Collected data entries
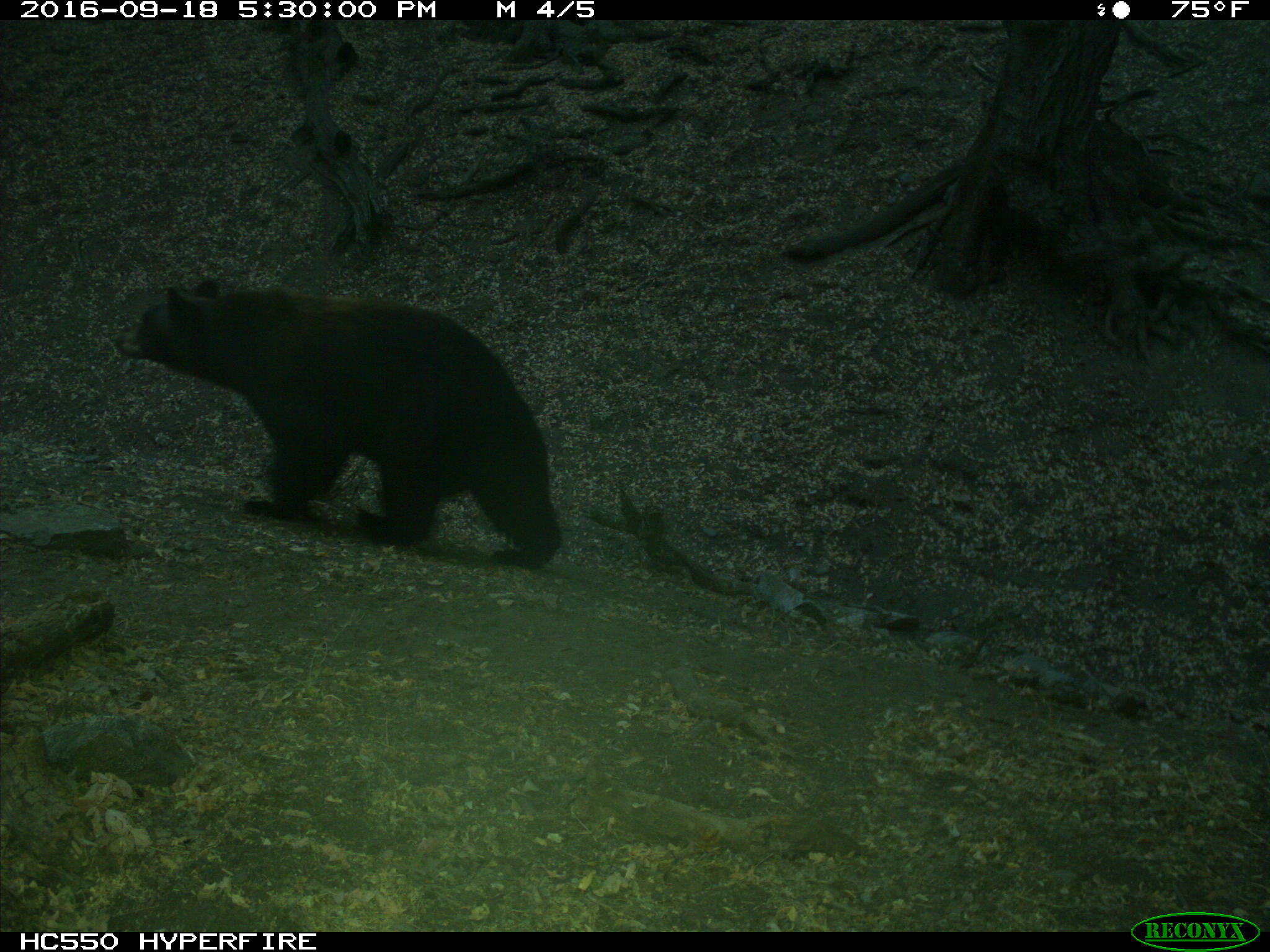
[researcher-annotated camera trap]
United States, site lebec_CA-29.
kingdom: Animalia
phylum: Chordata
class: Mammalia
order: Carnivora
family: Ursidae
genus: Ursus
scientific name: Ursus americanus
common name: american black bear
Ursus americanus (american black bear).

__Problem requirements__. All of the entries above should be retyped exactly, with the pictures left out.

__Your solution__.
[researcher-annotated camera trap]
United States, site lebec_CA-29.
kingdom: Animalia
phylum: Chordata
class: Mammalia
order: Carnivora
family: Ursidae
genus: Ursus
scientific name: Ursus americanus
common name: american black bear
Ursus americanus (american black bear).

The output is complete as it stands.